Entries provided
■ ■ ■

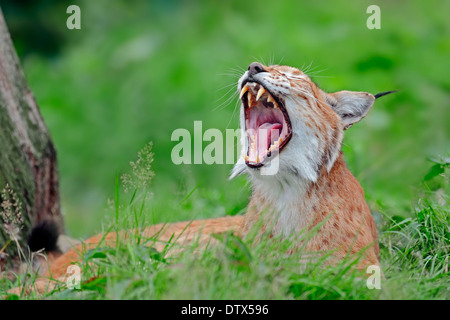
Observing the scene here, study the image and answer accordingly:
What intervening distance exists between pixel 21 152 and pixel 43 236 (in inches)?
30.8

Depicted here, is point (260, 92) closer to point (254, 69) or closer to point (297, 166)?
point (254, 69)

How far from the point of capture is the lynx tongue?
519 cm

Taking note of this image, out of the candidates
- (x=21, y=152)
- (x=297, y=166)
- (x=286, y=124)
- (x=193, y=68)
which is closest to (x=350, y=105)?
(x=286, y=124)

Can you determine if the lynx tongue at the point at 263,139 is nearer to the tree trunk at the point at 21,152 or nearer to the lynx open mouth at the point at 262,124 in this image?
the lynx open mouth at the point at 262,124

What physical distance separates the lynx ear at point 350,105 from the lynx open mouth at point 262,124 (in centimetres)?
47

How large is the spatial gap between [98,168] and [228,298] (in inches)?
270

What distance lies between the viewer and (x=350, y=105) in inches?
219

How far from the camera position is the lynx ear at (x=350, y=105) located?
217 inches

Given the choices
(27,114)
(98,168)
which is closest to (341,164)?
(27,114)

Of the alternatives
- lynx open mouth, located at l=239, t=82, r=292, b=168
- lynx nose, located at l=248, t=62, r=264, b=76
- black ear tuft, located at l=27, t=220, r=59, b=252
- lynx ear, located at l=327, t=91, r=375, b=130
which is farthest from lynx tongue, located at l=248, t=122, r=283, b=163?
black ear tuft, located at l=27, t=220, r=59, b=252

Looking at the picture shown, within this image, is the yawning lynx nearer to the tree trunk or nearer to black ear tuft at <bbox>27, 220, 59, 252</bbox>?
black ear tuft at <bbox>27, 220, 59, 252</bbox>

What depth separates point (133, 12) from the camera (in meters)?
12.9

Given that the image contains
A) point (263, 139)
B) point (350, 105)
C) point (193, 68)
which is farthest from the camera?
point (193, 68)

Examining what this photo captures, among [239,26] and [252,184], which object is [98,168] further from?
[252,184]
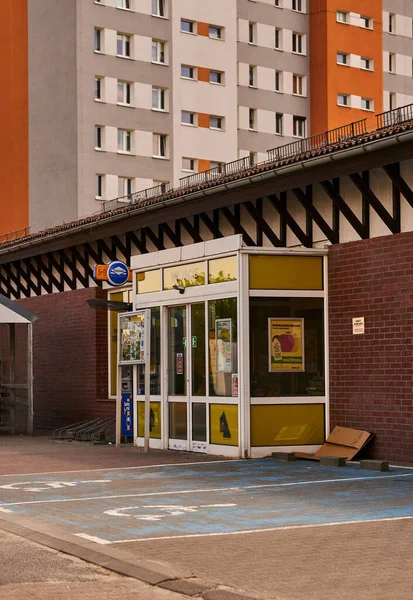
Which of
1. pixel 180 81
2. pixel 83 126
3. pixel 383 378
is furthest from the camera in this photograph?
pixel 180 81

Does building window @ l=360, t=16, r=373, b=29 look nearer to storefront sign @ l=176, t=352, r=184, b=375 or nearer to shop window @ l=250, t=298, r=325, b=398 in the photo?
storefront sign @ l=176, t=352, r=184, b=375

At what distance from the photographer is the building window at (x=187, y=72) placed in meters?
59.2

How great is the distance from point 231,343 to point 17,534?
8468mm

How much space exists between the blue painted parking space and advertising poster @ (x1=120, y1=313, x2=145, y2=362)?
381cm

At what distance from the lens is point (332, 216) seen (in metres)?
19.4

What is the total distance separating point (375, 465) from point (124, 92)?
43466 mm

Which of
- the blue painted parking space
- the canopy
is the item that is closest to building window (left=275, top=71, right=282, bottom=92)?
the canopy

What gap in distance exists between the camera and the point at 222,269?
1877 cm

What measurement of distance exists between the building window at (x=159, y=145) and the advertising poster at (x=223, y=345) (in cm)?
3966

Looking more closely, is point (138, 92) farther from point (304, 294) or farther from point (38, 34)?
point (304, 294)


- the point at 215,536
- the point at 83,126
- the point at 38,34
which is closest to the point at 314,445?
the point at 215,536

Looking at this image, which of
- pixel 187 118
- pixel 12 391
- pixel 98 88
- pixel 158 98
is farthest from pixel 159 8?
pixel 12 391

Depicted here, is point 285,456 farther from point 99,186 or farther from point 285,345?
point 99,186

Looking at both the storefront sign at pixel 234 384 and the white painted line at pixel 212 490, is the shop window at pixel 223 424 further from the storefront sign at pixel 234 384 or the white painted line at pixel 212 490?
the white painted line at pixel 212 490
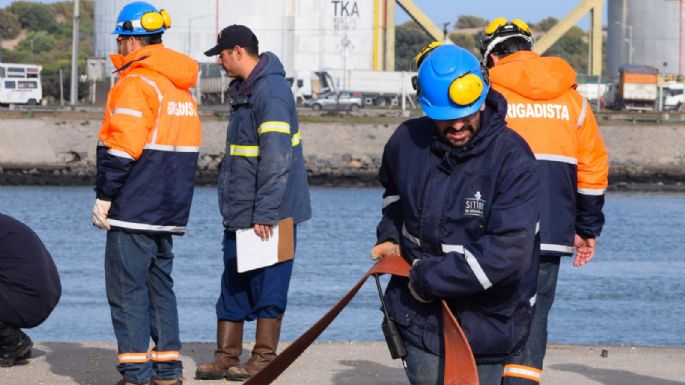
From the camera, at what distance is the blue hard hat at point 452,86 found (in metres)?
4.77

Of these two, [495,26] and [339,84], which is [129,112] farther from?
[339,84]

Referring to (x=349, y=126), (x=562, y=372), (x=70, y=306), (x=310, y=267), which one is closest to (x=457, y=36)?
(x=349, y=126)

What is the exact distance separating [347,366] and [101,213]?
1974 millimetres

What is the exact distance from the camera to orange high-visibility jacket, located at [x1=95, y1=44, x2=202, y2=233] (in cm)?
713

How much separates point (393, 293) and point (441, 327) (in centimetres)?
23

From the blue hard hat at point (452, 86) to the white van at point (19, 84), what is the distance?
211ft

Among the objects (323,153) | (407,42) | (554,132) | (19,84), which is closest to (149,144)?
(554,132)

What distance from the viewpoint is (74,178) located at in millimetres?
53844

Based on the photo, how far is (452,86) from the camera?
4766mm

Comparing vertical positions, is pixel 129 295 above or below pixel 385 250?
Result: below

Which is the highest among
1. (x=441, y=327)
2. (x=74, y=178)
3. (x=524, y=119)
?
(x=524, y=119)

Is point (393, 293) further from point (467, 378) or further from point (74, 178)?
point (74, 178)

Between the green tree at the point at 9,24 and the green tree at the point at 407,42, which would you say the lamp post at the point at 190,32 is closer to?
the green tree at the point at 407,42

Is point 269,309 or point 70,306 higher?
point 269,309
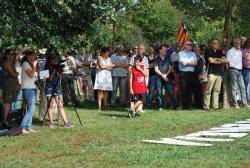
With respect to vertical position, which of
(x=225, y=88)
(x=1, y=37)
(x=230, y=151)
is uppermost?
(x=1, y=37)

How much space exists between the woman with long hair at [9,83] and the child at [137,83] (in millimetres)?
3254

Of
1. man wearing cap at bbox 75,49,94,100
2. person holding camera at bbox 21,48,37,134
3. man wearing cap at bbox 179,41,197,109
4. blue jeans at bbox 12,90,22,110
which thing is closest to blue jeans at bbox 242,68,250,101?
man wearing cap at bbox 179,41,197,109

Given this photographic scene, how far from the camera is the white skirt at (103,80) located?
1658cm

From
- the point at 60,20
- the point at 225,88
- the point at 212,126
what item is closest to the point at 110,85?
the point at 225,88

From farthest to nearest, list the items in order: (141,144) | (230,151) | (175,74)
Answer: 1. (175,74)
2. (141,144)
3. (230,151)

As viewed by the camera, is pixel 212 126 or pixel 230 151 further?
pixel 212 126

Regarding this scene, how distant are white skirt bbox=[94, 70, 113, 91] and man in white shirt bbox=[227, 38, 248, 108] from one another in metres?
3.64

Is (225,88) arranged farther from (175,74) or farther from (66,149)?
(66,149)

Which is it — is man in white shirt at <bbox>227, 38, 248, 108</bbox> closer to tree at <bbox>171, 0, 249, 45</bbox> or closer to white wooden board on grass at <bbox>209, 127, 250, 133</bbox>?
white wooden board on grass at <bbox>209, 127, 250, 133</bbox>

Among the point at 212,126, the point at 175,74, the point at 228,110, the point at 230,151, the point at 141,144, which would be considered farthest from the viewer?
the point at 175,74

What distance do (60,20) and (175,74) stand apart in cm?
690

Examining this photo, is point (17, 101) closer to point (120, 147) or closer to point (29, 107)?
point (29, 107)

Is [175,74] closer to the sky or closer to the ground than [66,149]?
closer to the sky

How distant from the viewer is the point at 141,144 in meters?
10.2
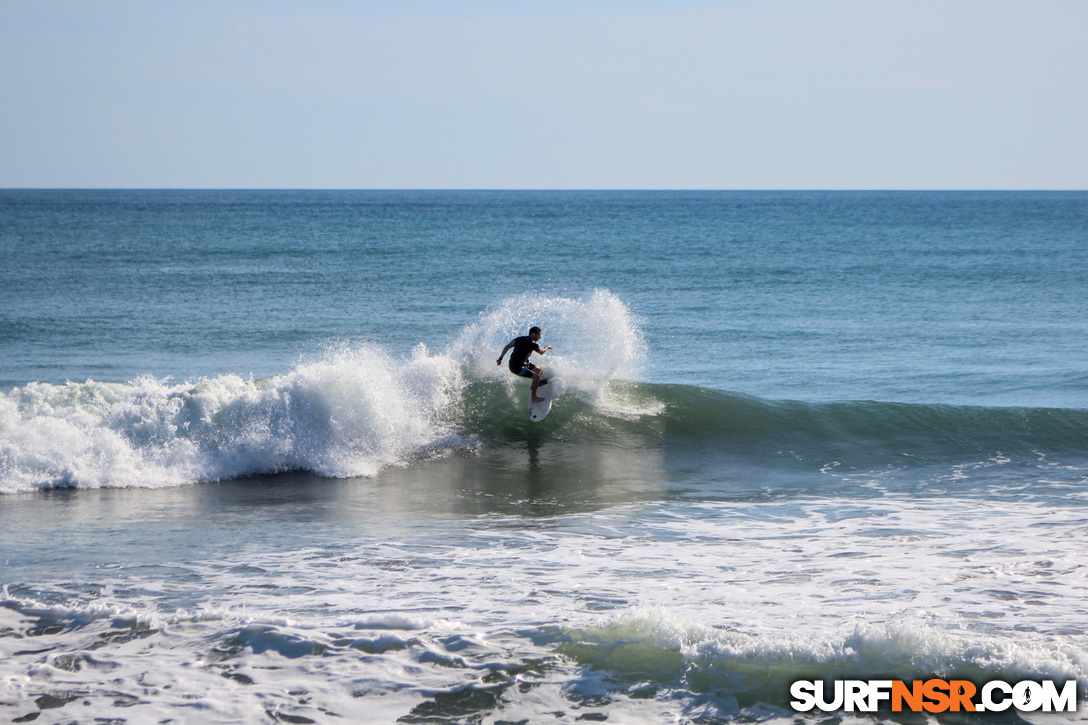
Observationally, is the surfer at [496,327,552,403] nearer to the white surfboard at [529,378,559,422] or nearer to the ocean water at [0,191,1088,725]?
the white surfboard at [529,378,559,422]

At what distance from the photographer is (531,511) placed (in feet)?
32.6

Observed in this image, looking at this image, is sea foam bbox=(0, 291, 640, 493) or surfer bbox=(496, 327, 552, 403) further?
surfer bbox=(496, 327, 552, 403)

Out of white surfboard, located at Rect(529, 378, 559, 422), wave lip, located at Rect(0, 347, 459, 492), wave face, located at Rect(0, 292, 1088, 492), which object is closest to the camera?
wave lip, located at Rect(0, 347, 459, 492)

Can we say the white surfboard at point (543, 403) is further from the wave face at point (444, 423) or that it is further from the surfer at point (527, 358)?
the wave face at point (444, 423)

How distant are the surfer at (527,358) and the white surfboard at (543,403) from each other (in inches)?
2.5

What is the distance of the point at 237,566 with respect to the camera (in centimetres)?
773

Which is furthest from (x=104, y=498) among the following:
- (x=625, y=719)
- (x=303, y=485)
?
(x=625, y=719)

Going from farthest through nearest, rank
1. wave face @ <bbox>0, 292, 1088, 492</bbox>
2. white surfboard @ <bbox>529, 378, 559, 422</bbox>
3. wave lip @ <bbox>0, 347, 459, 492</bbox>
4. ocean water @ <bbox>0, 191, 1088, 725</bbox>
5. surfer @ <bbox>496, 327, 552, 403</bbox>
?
white surfboard @ <bbox>529, 378, 559, 422</bbox> < surfer @ <bbox>496, 327, 552, 403</bbox> < wave face @ <bbox>0, 292, 1088, 492</bbox> < wave lip @ <bbox>0, 347, 459, 492</bbox> < ocean water @ <bbox>0, 191, 1088, 725</bbox>

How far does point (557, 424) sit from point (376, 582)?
6.99m

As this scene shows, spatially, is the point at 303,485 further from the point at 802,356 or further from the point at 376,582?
the point at 802,356

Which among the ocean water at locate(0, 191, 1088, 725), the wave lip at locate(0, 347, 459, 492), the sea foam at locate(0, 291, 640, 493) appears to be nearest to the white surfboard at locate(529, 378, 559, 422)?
the ocean water at locate(0, 191, 1088, 725)

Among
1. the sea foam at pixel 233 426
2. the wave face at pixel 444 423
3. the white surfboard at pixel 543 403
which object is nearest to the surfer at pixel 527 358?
the white surfboard at pixel 543 403

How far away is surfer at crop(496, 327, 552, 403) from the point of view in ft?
43.7

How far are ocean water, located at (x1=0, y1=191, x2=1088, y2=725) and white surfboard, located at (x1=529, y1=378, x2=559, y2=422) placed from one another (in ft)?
0.70
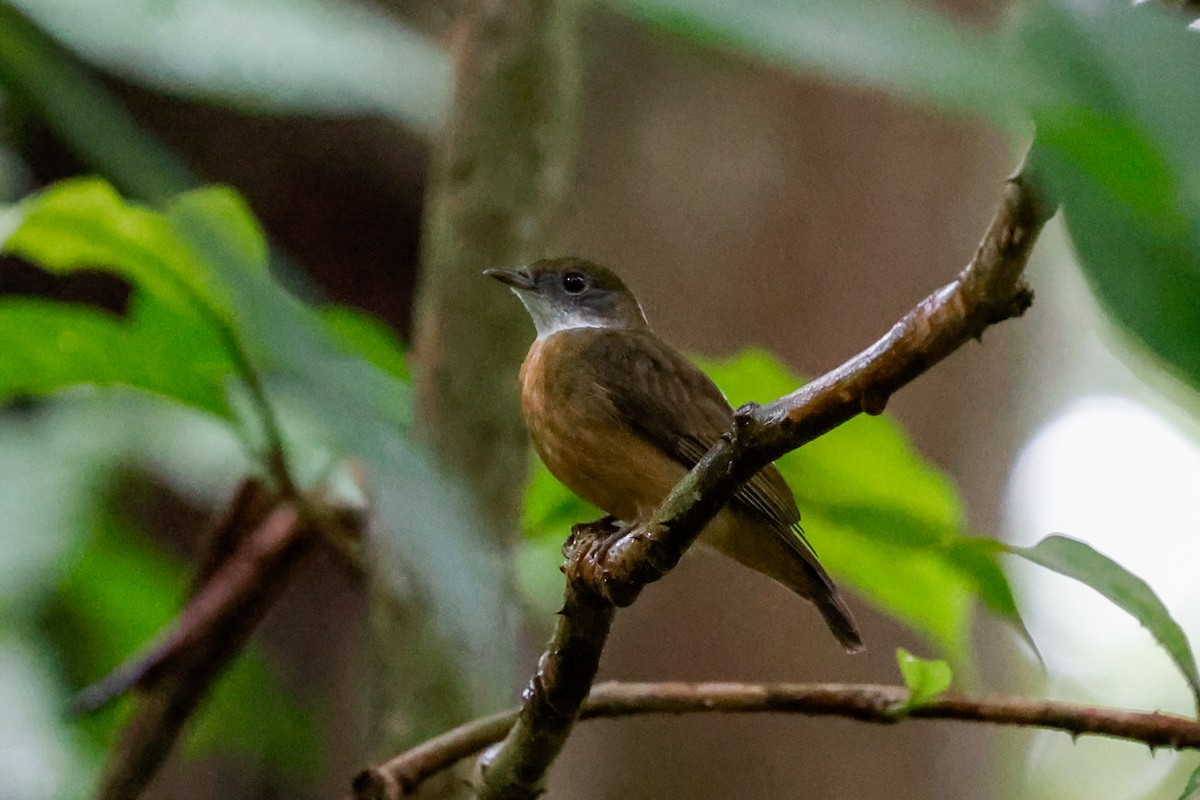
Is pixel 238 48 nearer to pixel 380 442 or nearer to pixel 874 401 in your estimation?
pixel 380 442

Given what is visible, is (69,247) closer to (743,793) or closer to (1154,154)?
(1154,154)

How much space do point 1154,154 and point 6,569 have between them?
2189mm

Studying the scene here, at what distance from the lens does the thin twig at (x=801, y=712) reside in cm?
129

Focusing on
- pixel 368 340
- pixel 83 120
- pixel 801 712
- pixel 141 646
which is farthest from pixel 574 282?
pixel 801 712

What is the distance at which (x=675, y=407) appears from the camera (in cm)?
216

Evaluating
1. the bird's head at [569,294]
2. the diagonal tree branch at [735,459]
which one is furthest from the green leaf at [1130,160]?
the bird's head at [569,294]

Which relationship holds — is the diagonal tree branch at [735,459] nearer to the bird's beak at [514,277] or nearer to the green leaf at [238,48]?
the bird's beak at [514,277]

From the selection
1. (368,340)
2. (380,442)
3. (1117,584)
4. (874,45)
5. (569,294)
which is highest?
(874,45)

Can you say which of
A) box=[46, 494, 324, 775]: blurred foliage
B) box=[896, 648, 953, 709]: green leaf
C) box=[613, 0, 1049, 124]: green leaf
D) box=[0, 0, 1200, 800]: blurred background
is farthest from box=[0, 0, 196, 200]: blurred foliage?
box=[613, 0, 1049, 124]: green leaf

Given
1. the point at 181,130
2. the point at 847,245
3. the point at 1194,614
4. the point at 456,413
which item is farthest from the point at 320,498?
the point at 1194,614

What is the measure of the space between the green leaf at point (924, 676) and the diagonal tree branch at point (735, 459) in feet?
1.12

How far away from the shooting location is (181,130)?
4832 millimetres

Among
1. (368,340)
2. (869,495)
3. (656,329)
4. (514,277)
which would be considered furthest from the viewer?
(656,329)

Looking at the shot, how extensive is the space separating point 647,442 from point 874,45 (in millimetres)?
1664
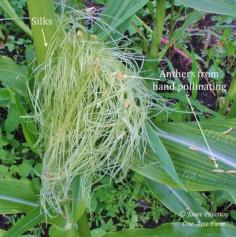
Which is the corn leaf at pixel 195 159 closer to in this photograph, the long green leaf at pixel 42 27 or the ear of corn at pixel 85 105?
the ear of corn at pixel 85 105

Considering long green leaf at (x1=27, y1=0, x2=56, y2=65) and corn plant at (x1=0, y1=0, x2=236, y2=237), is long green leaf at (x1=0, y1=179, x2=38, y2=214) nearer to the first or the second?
corn plant at (x1=0, y1=0, x2=236, y2=237)

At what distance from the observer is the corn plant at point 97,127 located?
79 cm

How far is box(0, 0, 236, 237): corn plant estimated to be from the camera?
79 centimetres

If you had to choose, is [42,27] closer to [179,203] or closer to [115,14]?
[115,14]

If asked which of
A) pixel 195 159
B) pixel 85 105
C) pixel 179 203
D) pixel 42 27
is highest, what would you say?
pixel 42 27

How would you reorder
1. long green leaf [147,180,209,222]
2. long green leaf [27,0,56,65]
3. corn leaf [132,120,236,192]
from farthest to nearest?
long green leaf [147,180,209,222], corn leaf [132,120,236,192], long green leaf [27,0,56,65]

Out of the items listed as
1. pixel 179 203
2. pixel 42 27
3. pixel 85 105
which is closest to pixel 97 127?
pixel 85 105

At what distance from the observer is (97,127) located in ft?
2.68

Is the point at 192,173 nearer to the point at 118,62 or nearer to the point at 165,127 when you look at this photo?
the point at 165,127

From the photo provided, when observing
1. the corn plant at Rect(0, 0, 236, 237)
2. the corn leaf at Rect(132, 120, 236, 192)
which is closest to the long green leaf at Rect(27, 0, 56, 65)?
the corn plant at Rect(0, 0, 236, 237)

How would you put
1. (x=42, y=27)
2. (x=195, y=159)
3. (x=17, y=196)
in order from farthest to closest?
(x=17, y=196) < (x=195, y=159) < (x=42, y=27)

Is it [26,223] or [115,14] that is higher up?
[115,14]

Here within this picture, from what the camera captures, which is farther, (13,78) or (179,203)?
(179,203)

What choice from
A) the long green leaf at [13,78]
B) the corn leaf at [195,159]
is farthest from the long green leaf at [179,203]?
the long green leaf at [13,78]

■ ■ ■

Directions for this task
In the records above, locate the line that contains "From the photo provided, when observing". Repeat it and every line after it, exactly, and nothing else.

Result
From the photo provided, when observing
1. the corn plant at Rect(0, 0, 236, 237)
2. the corn leaf at Rect(132, 120, 236, 192)
which is closest to the long green leaf at Rect(27, 0, 56, 65)?
the corn plant at Rect(0, 0, 236, 237)

How would you put
1. (x=42, y=27)
2. (x=195, y=159)
3. (x=17, y=196)
in order from farthest to closest?
(x=17, y=196) < (x=195, y=159) < (x=42, y=27)

Is it [26,223] or [115,14] that is higher up?
[115,14]

Here within this picture, from what the camera captures, which is farther, (13,78) or (179,203)?
(179,203)

What choice from
A) the long green leaf at [13,78]
B) the corn leaf at [195,159]
is farthest from the long green leaf at [179,203]?
the long green leaf at [13,78]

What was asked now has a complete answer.